TS: I spend a lot of time looking at nature but not really being a part of it. I’ve gotten to see lots of really beautiful things but usually through a car windshield. Those sceneries and landscapes are often used as inspiration for textures and moods in composition (such as the “wide-open” feeling of tunes like “the French Cowboy” or “Wyoming”). I also find myself writing about birds a lot. I wouldn’t call myself a “bird watcher,” but I do spend a lot of time watching birds and I have written a number of tunes about birds.
How often do you hide behind a character in a song or use “you” when it’s actually “me”?
AR: Although the music I write has no words, to me the tunes are often about a character or story that is not my own. I feel music is a powerful way for people to connect to each other around the shared experience of listening, even if what each of us hears is unique.
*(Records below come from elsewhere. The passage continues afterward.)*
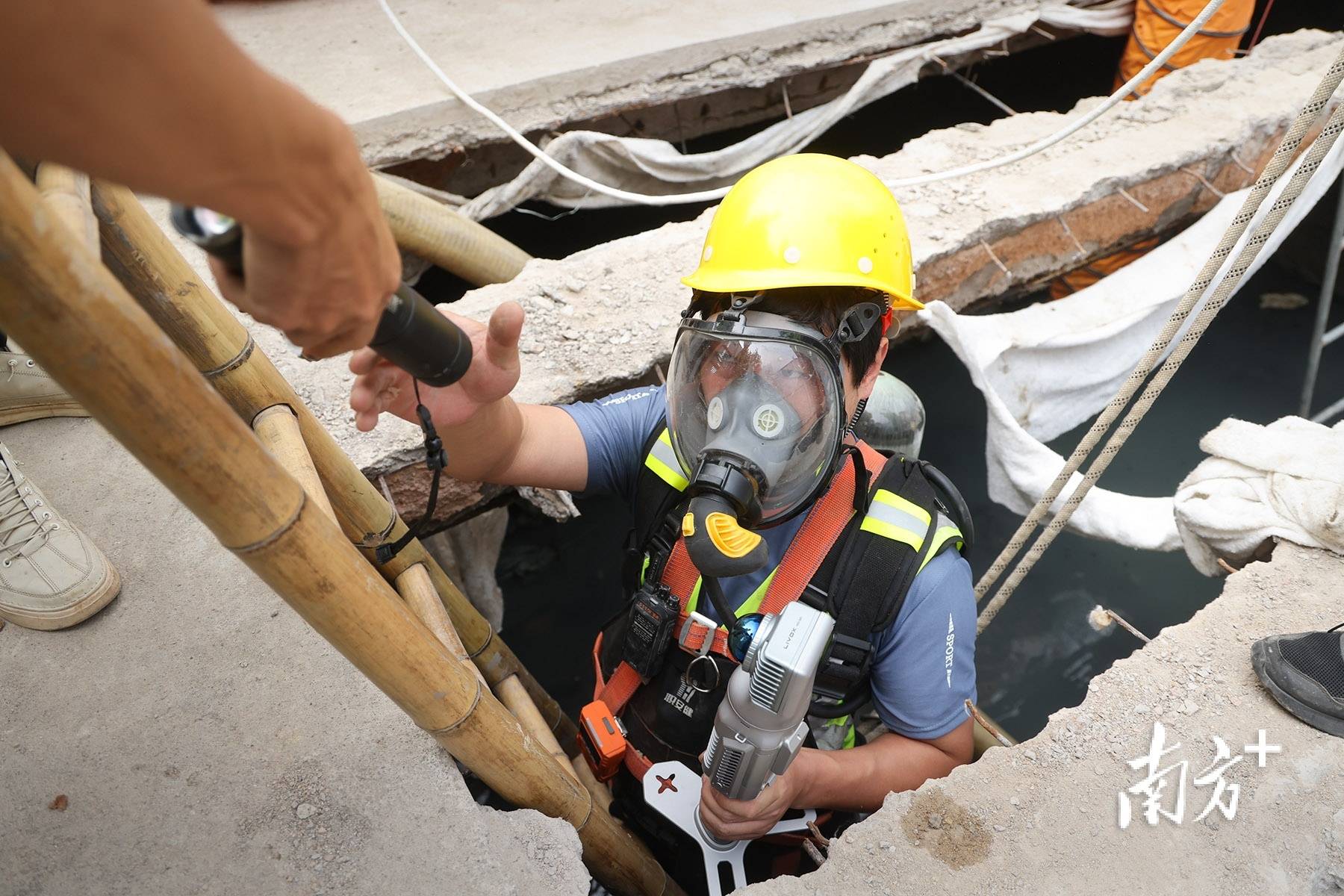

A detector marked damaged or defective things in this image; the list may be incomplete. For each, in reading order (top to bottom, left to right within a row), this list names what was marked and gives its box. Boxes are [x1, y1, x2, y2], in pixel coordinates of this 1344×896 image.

broken concrete edge [360, 0, 1102, 169]
broken concrete edge [363, 31, 1338, 521]
broken concrete edge [741, 542, 1344, 892]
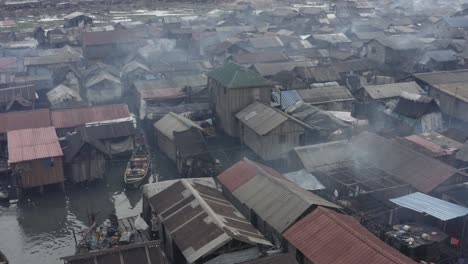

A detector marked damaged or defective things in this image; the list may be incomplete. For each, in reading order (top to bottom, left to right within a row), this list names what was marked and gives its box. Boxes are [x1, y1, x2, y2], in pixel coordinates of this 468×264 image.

rusted metal roof [0, 109, 51, 134]
rusted metal roof [7, 126, 62, 163]
rusted metal roof [50, 103, 130, 128]
rusted metal roof [150, 179, 270, 264]
rusted metal roof [218, 158, 338, 232]
rusted metal roof [284, 207, 414, 262]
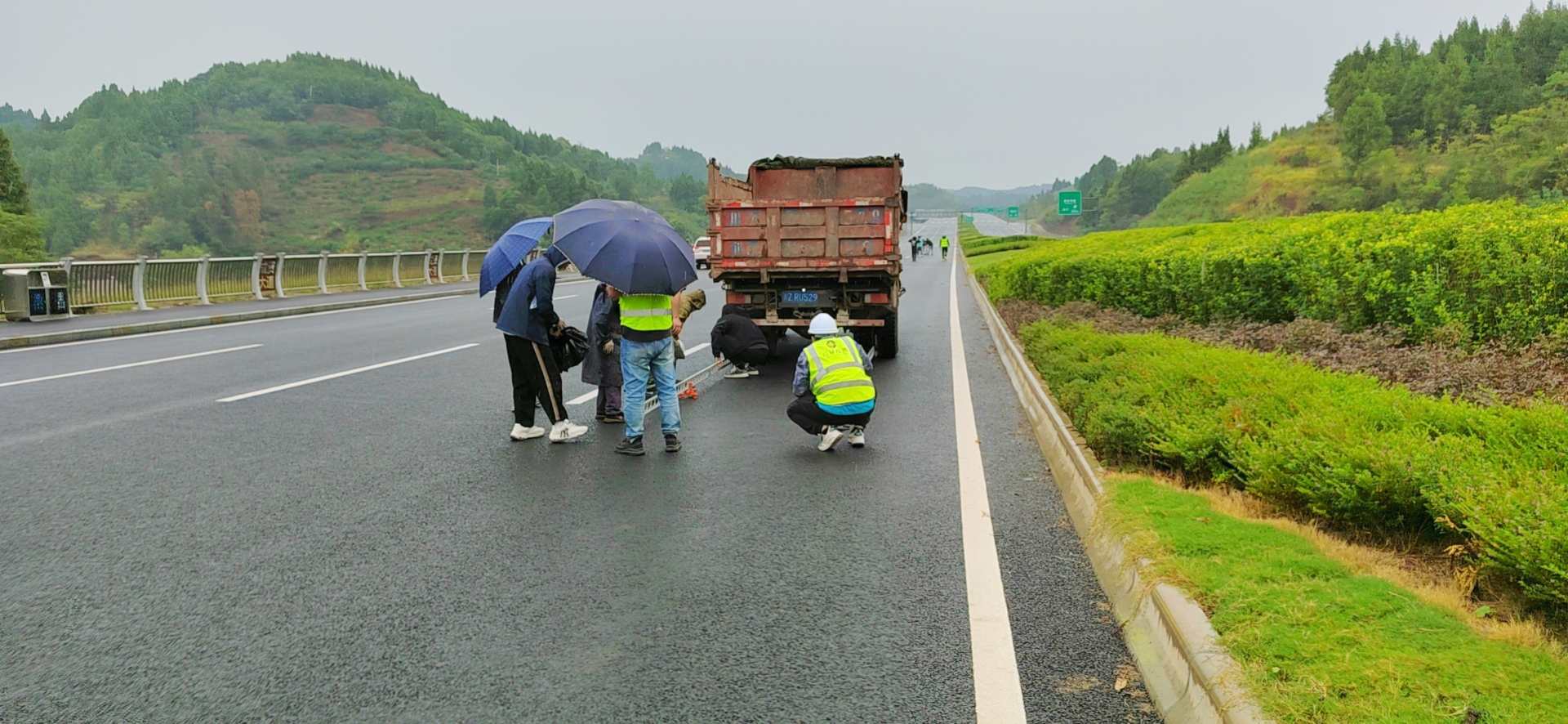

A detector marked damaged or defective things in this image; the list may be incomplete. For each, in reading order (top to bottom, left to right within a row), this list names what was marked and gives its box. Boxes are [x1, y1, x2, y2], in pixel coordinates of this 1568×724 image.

rusty truck body [708, 154, 915, 356]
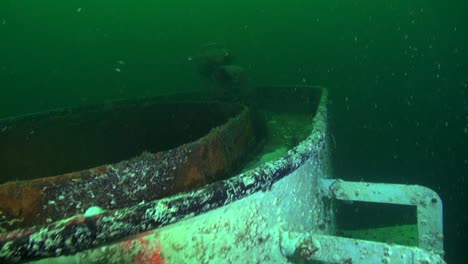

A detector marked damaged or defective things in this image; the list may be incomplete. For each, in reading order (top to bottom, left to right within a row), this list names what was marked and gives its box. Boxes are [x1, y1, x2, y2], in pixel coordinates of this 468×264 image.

corroded metal edge [0, 87, 330, 262]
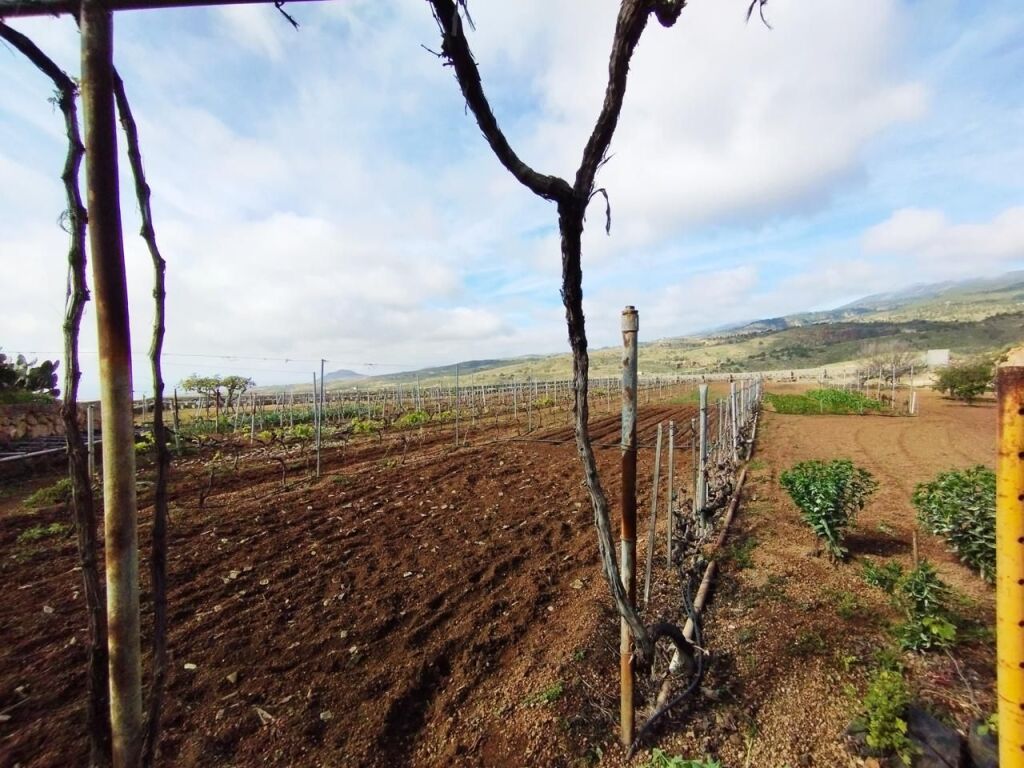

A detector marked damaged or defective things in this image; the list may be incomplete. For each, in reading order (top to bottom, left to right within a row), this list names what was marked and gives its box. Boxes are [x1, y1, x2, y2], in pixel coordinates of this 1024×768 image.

rusty metal pole [80, 3, 141, 765]
rusty metal pole [618, 305, 634, 745]
rusty metal pole [999, 350, 1024, 765]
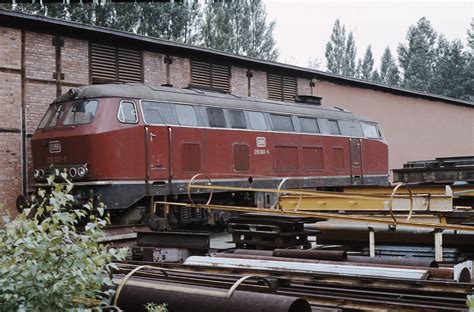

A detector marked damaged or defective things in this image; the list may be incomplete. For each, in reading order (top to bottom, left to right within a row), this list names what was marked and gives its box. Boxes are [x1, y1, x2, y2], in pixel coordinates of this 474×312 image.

rusty metal pipe [114, 280, 312, 312]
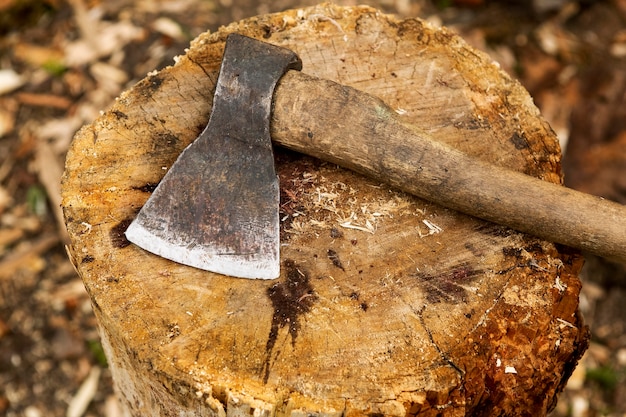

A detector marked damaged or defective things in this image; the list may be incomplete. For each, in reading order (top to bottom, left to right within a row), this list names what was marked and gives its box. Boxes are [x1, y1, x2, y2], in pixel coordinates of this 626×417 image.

rusty axe head [123, 34, 300, 278]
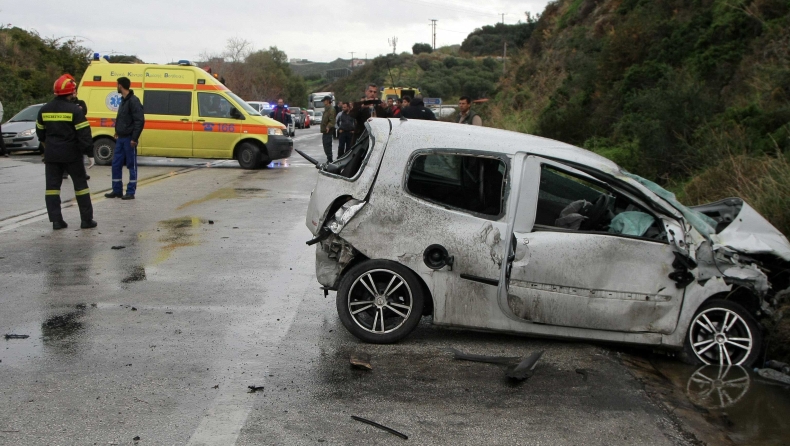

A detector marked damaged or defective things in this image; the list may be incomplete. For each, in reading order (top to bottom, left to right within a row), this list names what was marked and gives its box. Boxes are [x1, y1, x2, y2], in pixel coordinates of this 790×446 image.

wrecked silver car [302, 118, 790, 366]
dented car panel [306, 118, 788, 362]
broken car part on ground [304, 118, 790, 366]
broken windshield [620, 172, 720, 237]
crumpled car hood [716, 202, 790, 262]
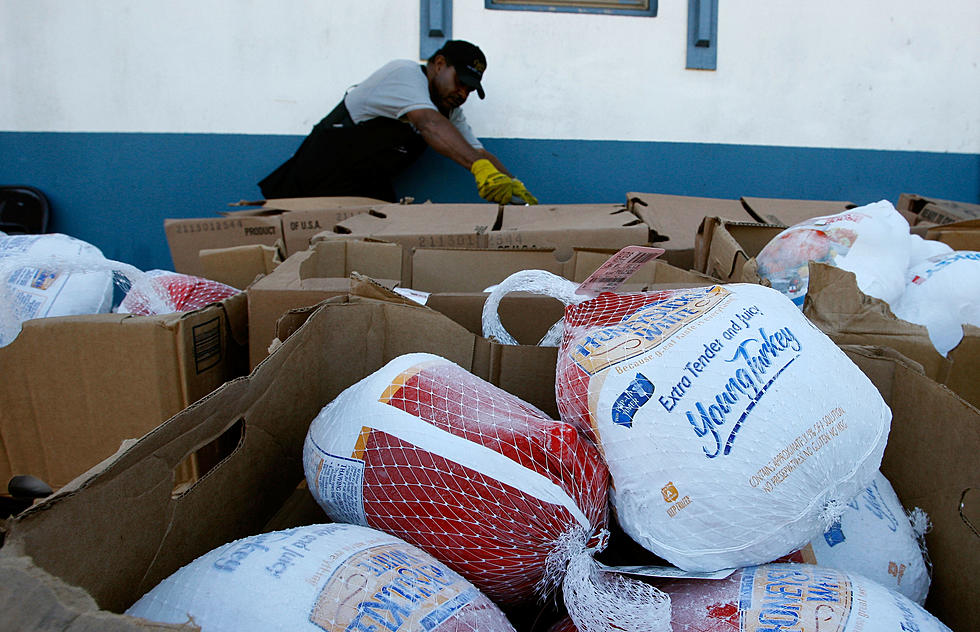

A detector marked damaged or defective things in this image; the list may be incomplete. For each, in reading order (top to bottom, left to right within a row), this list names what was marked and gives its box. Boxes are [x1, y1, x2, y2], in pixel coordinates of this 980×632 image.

torn cardboard flap [804, 262, 980, 408]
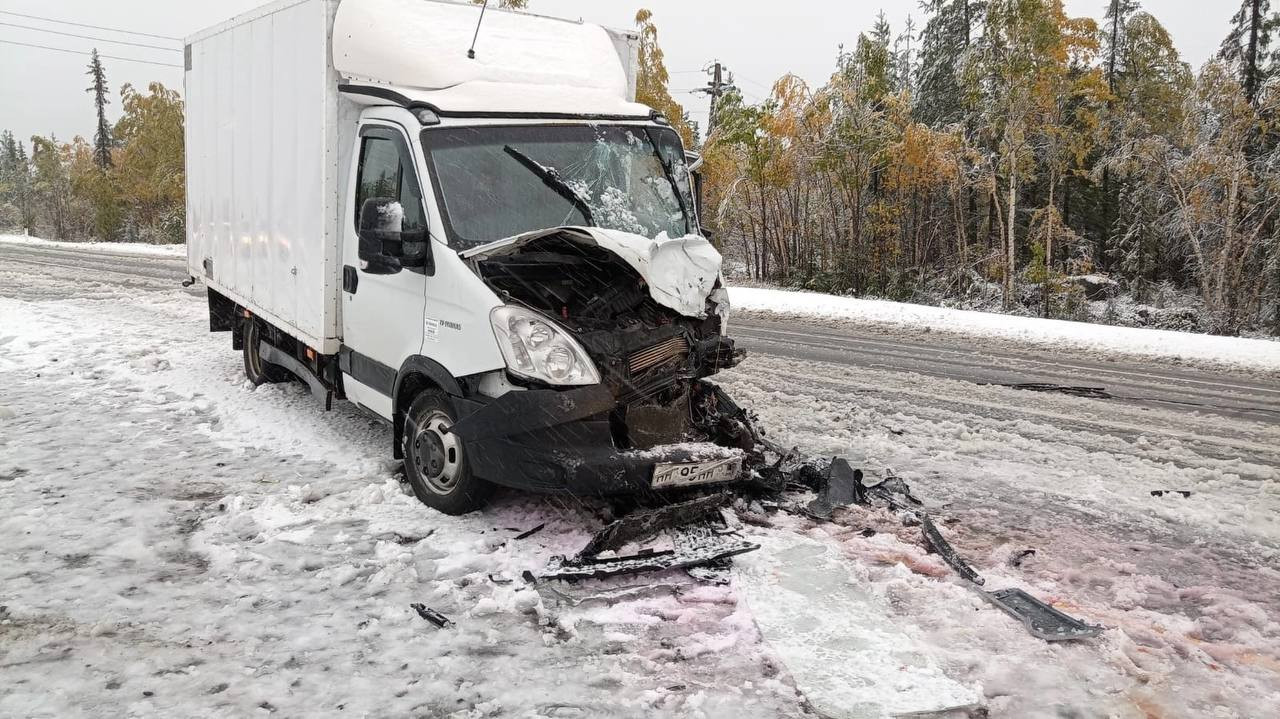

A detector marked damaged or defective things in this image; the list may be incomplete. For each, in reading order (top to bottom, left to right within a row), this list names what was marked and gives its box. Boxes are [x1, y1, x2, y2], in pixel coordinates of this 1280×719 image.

shattered windshield [420, 124, 696, 248]
crumpled hood [462, 225, 724, 316]
crushed front bumper [456, 386, 744, 498]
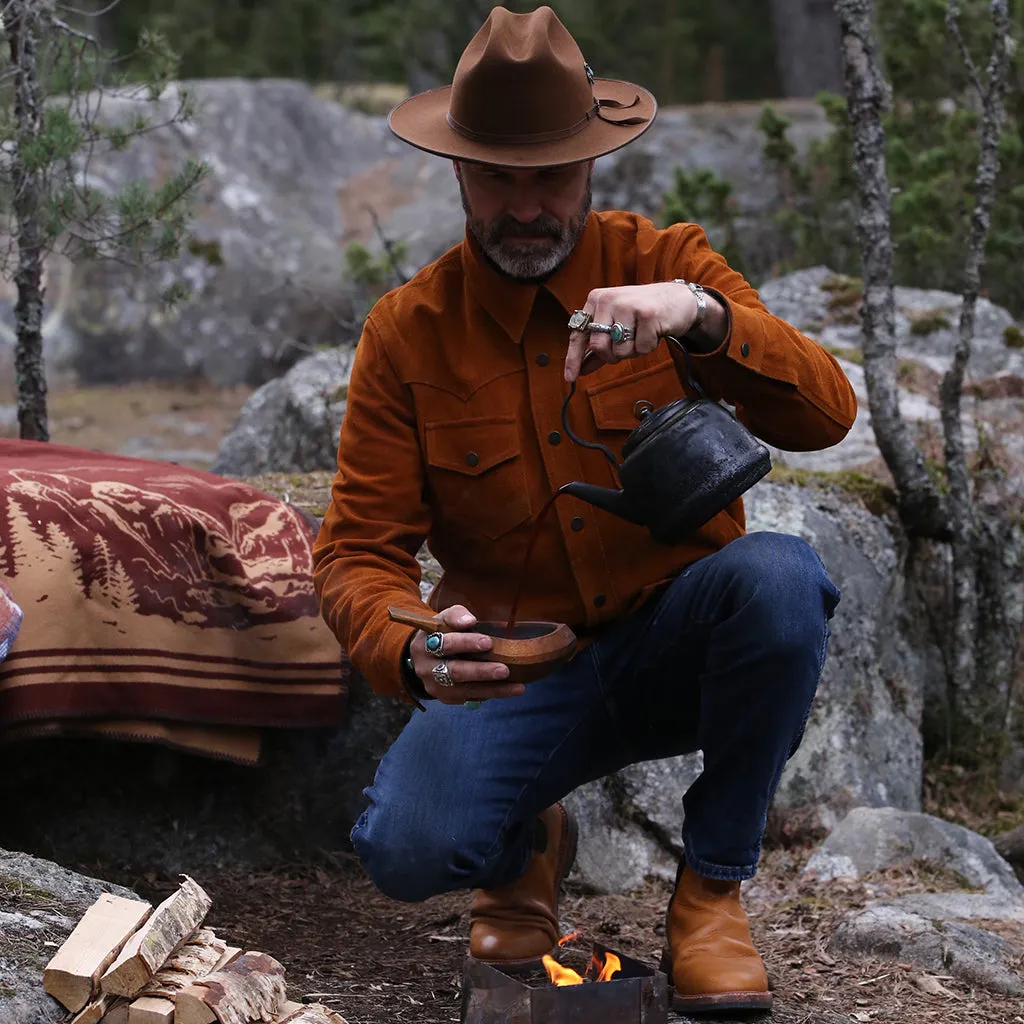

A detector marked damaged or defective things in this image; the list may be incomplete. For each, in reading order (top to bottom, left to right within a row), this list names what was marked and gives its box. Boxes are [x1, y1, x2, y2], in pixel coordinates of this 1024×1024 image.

rust suede jacket [311, 207, 856, 704]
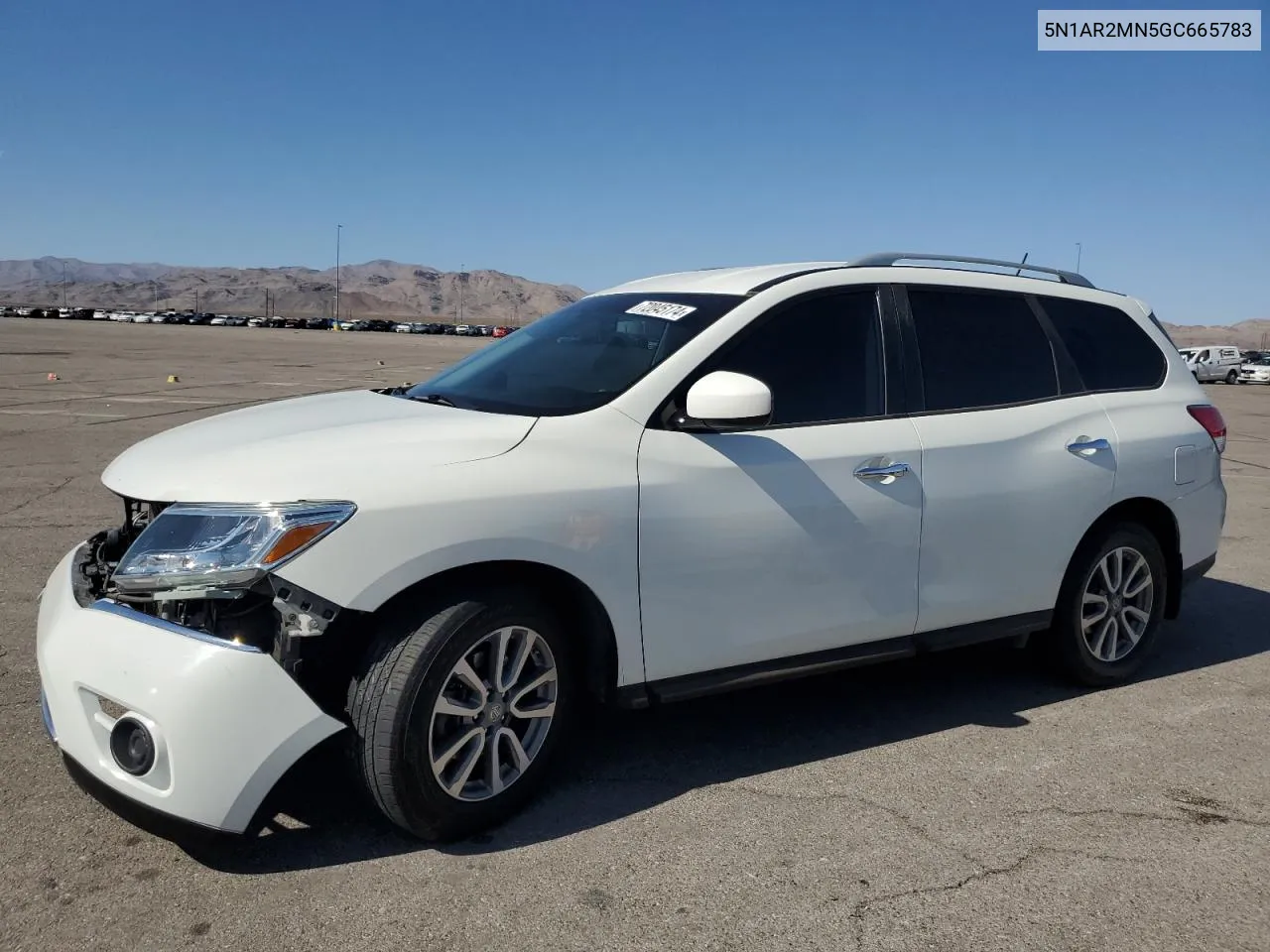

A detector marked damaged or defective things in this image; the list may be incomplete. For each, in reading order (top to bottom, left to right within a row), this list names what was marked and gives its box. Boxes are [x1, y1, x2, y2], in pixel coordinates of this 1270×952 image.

damaged front bumper [40, 543, 347, 833]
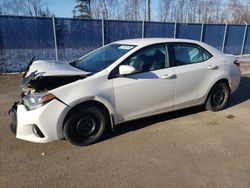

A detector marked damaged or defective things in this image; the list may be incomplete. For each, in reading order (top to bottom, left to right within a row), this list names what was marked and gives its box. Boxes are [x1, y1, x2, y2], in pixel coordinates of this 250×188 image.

cracked headlight [22, 93, 55, 110]
damaged front bumper [8, 98, 70, 142]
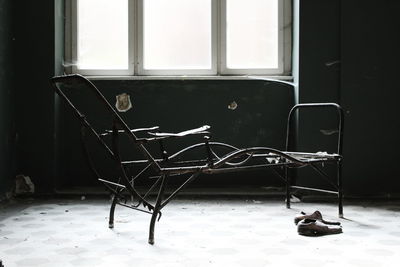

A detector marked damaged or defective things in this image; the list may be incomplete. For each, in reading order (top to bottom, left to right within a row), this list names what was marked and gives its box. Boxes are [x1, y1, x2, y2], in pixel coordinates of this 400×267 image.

To perform a tune, like an actor, I find I need to experience the story and emotions as my own, even if they were not originally conceived that way.
TS: I think this is a really interesting question as someone who mostly writes instrumental music, because I think the answer is “always.” Or at least almost always. Whenever I write a tune about a personal event or feeling I don’t feel the need for any restraint because, ultimately, people are going to interpret the tune in their own way. That’s the nature of instrumental music. It’s like a magic trick where the interesting part of the performance is only happening in the viewer’s mind. Of course I can lead the audience’s interpretation by telling them what I wrote it about before it’s played, but even then what each note means to me will be different from what it means to them.